START PAGE TEXT

Dr Hedy Kindler talks to ecancer at the 2019 American Society of Clinical Oncology (ASCO) Annual Meeting about results from the POLO trial looking at the use of the PARP inhibitor olaparib as treatment for pancreatic cancer patients with BRCA gene mutations.

She explains that this trial is the first phase III trial showing that a targeted treatment in a biomarker selective group of pancreatic cancer patients can improve progression free survival.

Dr Kindler reports that patients who received olaparib had a median progression free survival of 7.4 months compared with 3.8 months for those who received the placebo.

Watch the press conference here.

Watch a comment from Dr Suzanne Cole here.

ecancer's filming has been kindly supported by Amgen through the ecancer Global Foundation. ecancer is editorially independent and there is no influence over content.

The POLO trial is the first phase III trial to demonstrate that a targeted treatment in a biomarker selected population of pancreatic cancer patients can improve progression free survival. This was a global study that looked at patients with germline BRCA mutations and the patients received at least four months of platinum-based chemotherapy with no limit to the duration of therapy. They were randomised to receive either olaparib or placebo and what we saw was that those patients who received olaparib had a median progression free survival of 7.4 months compared with 3.8 months for those who received placebo. This was a 47% decrease in the risk of progression or death, the hazard ratio was 0.53.
What we saw was that from six months onwards more than twice the percentage of patients on olaparib were progression free and what was truly remarkable was that 23.1% of patients had a response to olaparib and the median duration of response to olaparib in these patients who had metastatic pancreatic cancer was more than two years. Truly remarkable in a disease with such a dismal prognosis.

I think the standard of care will soon change so that all patients should be offered the option of germline testing for BRCA mutations because they now have a targeted treatment that can help them.

What was really nice with olaparib was that quality of life was maintained over time. Remember, patients receiving chemotherapy it can be quite toxic – FOLFIRINOX causes nausea, diarrhoea, neuropathy, fatigue – and some maintenance treatments enable patients to maintain quality of life while receiving a pill instead of IV chemotherapy. I do think it affects quality of life in a very good way.

For the future work of this research would it be possible to look for somatic mutations instead of germline?

Sure, this is a first step. We have identified that olaparib offers significant benefit to patients with germline mutations. Ongoing and future studies will be looking at the concept of BRCAness, looking at patients with somatic mutations, to see whether we could extend these results to other patients.

What’s next for this research is to look at this in patients with somatic mutations, to look at this in patients with earlier stages of disease and to be able to offer this to our patients.

END PAGE TEXT
START STORED DATA

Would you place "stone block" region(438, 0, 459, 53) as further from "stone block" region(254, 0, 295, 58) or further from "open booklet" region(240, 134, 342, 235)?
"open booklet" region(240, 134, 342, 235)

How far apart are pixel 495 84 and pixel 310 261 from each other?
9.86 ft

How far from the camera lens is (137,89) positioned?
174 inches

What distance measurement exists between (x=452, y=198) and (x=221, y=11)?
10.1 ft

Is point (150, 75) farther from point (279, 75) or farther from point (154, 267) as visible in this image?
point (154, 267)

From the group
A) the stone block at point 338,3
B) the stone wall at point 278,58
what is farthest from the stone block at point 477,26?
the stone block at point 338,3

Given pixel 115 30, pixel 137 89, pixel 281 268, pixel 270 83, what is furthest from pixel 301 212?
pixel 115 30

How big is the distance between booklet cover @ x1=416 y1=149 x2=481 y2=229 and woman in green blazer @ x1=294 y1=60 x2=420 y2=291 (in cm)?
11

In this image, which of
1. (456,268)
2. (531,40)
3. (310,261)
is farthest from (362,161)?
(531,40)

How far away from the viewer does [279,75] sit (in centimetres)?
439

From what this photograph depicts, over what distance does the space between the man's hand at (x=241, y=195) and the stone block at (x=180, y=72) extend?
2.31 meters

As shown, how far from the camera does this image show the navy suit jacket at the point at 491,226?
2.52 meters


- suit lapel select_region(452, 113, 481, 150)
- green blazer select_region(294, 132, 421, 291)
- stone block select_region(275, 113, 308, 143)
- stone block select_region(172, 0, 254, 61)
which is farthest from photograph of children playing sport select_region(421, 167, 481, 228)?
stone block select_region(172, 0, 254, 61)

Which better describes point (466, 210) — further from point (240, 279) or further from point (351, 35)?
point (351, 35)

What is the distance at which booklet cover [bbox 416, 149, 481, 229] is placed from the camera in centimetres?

END STORED DATA
START STORED DATA

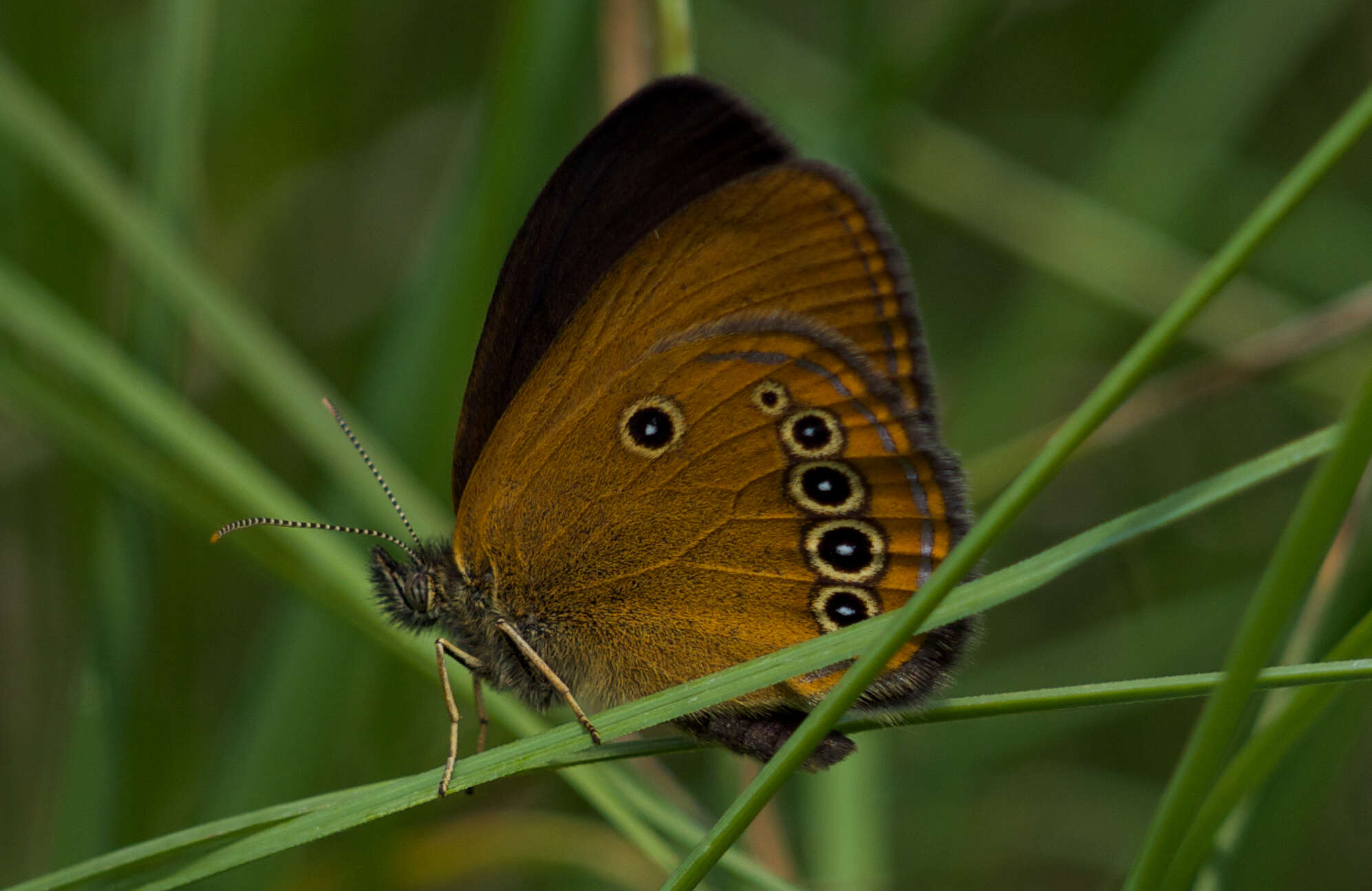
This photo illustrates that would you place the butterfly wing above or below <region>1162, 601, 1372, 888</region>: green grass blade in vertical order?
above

END STORED DATA

▶ PARTS OF THE EXERCISE:
[A] Decide whether each statement agrees with the POLO trial text, answering yes or no and quoting the deciding words from the text: (i) Patients given placebo had a median progression free survival of 3.8 months. (ii) Before randomization, patients had received at least six months of platinum-based chemotherapy. (iii) Quality of life declined over time for patients taking olaparib.
[B] Please return the stretch of the POLO trial text from "Sure, this is" through "to other patients.", copied word for word.

▶ WRITTEN ANSWERS:
[A]
(i) Yes: "compared with 3.8 months for those who received placebo"
(ii) No: "the patients received at least four months of platinum-based chemotherapy"
(iii) No: "quality of life was maintained over time"

[B]
Sure, this is a first step. We have identified that olaparib offers significant benefit to patients with germline mutations. Ongoing and future studies will be looking at the concept of BRCAness, looking at patients with somatic mutations, to see whether we could extend these results to other patients.